Welp, we are guessing that you’re on this page either because you’re looking for a dog and trying to understand the various breeds, mixes, and crosses … or you’re having a drink with friends and looking to settle a bet. Either way, we can answer your questions: What is the difference between crossbreed dogs, mixed breed dogs and pedigrees? How do you define purebred dogs? What’s the difference between pedigree and purebred dogs?
If you find all the words to describe dog breeds confusing, join the crowd because they can be difficult to sort out. Let’s start with purebred and then move into the mixes and crosses.
What is a Pedigree Dog? What’s the Difference between Pedigree and Pure Breeds?
People often use pedigree and purebred interchangeably; however, they are different. The meaning of pedigree dog suggests you can trace the dog’s lineage through its family tree. Information about a dog typically includes:
- The dog’s date of birth
- Physical characteristics such as color, height, coat type
- Breeder and kennel name
- The dog’s lineage (typically four or more generations back)
- Special obedience titles or show awards in the family history. You may see these listed as abbreviations like CH (champion), CGC (canine good citizen), MC (master courser), for example
- Genetic testing performed on the parents (sire/dad, dam/mom) and may include a DNA number
- A unique registration number
A valid pedigree should have an official seal from the registration organization such as the American Kennel Club (AKC).

Data items
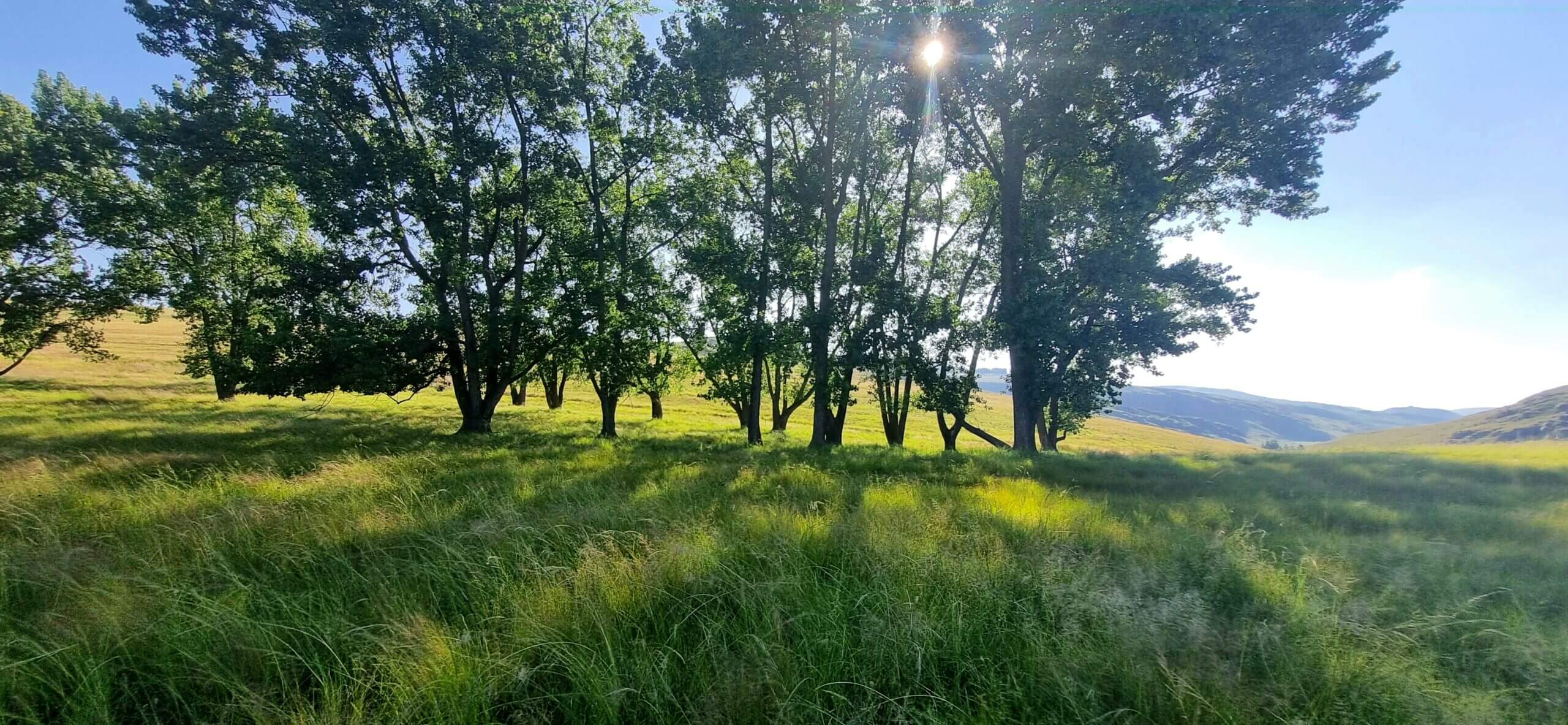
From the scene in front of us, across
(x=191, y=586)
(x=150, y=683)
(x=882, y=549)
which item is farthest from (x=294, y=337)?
(x=882, y=549)

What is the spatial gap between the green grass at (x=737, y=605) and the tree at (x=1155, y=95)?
10372 mm

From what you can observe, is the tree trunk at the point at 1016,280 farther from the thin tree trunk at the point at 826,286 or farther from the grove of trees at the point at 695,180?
the thin tree trunk at the point at 826,286

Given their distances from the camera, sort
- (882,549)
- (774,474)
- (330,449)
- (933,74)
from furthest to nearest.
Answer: (933,74) < (330,449) < (774,474) < (882,549)

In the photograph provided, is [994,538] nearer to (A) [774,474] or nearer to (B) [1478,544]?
(A) [774,474]

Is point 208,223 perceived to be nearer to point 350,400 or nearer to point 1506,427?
point 350,400

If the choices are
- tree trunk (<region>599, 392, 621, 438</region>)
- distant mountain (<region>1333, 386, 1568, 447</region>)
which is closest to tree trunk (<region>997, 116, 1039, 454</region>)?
tree trunk (<region>599, 392, 621, 438</region>)

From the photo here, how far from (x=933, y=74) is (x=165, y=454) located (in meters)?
19.5

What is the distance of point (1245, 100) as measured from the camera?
1359 cm

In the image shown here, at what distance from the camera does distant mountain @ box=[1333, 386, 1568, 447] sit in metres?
126

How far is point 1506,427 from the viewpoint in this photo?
13588 cm

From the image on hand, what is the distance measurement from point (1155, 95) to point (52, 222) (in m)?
38.4

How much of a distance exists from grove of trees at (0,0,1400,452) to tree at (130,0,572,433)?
8 cm

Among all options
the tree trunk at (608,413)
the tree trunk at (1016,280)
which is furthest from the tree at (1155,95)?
the tree trunk at (608,413)

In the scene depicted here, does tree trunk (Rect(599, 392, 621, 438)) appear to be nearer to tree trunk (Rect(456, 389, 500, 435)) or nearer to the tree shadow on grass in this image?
tree trunk (Rect(456, 389, 500, 435))
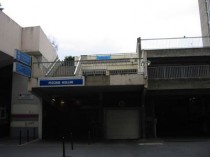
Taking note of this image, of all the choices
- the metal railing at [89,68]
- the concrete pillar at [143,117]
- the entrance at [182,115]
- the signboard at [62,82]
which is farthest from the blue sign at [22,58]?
the entrance at [182,115]

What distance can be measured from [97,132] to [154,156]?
550 inches

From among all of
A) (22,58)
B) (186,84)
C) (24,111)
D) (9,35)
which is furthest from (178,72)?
(9,35)

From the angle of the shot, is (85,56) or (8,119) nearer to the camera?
(8,119)

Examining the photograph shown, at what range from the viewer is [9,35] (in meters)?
26.5

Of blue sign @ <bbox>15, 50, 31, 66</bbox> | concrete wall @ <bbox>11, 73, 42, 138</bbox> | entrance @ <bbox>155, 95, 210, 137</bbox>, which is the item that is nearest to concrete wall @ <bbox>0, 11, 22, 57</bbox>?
blue sign @ <bbox>15, 50, 31, 66</bbox>

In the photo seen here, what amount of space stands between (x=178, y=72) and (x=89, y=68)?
687 cm

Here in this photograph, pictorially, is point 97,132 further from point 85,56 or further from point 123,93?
point 85,56

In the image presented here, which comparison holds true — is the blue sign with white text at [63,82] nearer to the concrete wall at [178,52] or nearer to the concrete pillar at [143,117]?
the concrete pillar at [143,117]

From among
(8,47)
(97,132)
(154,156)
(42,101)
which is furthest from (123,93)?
(154,156)

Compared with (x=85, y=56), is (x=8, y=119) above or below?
below

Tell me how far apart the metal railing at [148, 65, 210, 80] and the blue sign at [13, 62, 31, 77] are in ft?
26.9

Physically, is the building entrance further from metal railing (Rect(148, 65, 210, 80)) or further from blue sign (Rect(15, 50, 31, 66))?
blue sign (Rect(15, 50, 31, 66))

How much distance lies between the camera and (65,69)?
26062mm

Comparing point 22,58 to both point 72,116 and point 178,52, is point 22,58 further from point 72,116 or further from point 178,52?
point 178,52
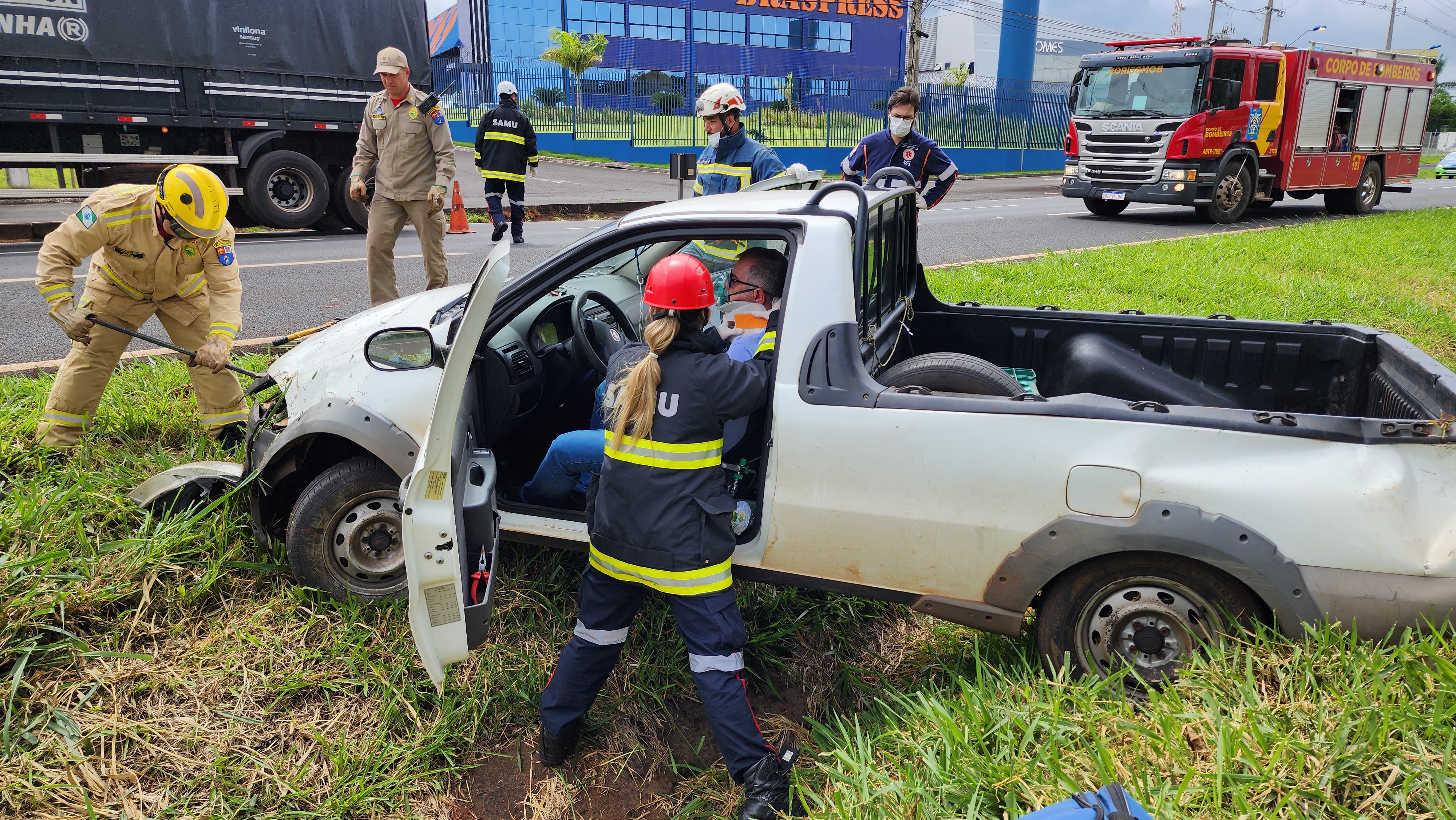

PROBLEM SET ->
1) According to the dog-breed article, what should a valid pedigree carry?
2) For each statement, say whether it agrees with the dog-breed article, and quote the words that decide it. (a) The terms pedigree and purebred mean the same thing. (b) A dog's recorded lineage typically goes back four or more generations. (c) The abbreviation CGC stands for canine good citizen.
3) Continue the dog-breed article from its final sentence.
The entries come from a source separate from the dog-breed article.

TASK RESULTS ->
1) An official seal from the registration organization, such as the American Kennel Club (AKC).

2)
(a) No: "People often use pedigree and purebred interchangeably; however, they are different."
(b) Yes: "The dog’s lineage (typically four or more generations back)"
(c) Yes: "CGC (canine good citizen)"

3)
A purebred, on the other hand, refers to a dog born to parents that belong to the same breed. So, the AKC officially recognizes breeds, but that doesn’t mean a breed is a breed. For example, the American pitbull terrier is not a breed that the AKC recognizes, likely because no American pitbull clubs have applied for membership.
If you want to buy a purebred dog through a breeder, do your homework. First and foremost, research the breed so you understand what genetic disorders or behavioral traits come with your new pet. Other steps you might take include:
- Visit the breeder to meet your puppy’s parents and see firsthand what conditions their dogs are living in.
- Visit the breeder a few times as a way to get to know your puppy.
- Verify medical care information provided by the breeder through their veterinarian.
- Make an appointment with your vet to evaluate your new pet’s health.
What is a Crossbreed Dog?
By definition, crossbreed dogs, often referred to as designer dogs, are the offspring of two intentionally bred recognized breeds. For centuries, people have manipulated the genes of dogs with the purpose of creating a dog that possesses a combination of desirable traits that meet a specific need like hunting or herding. Today’s crossbreeds, or designer dogs, began in 1989 when Wally Coonron created the Labradoodle by breeding a Labrador retriever with a poodle.
The thing with crossbreeds is, even though you know what the parents look like and how they behave … “Ya never know what you’re gonna get!”
There are no guarantees for what traits such as appearance, demeanor, and temperament the offspring will possess. In addition to making unique-looking dogs, crossbreeding may reduce the number of some congenital conditions that pass down from generation to generation in purebreds.
Some of the most popular cross breeds include:
- Aussiepom: Australian shepherd + Pomeranian
- Cheagle: Chihuahua + beagle
- Cockapoo: cocker spaniel + poodle
- Goldendoodle: golden retriever + poodle
- Labsky: Labrador retriever + Siberian husky
- Maltipoo: Maltese + poodle
- Peekapoo: Pekingese +poodle
- Pomsky: Pomeranian + Siberian husky
- Puggle: pug +beagle
- Yorkiepoo: Yorkshire terrier + poodle
What is a Mixed Breed Dog?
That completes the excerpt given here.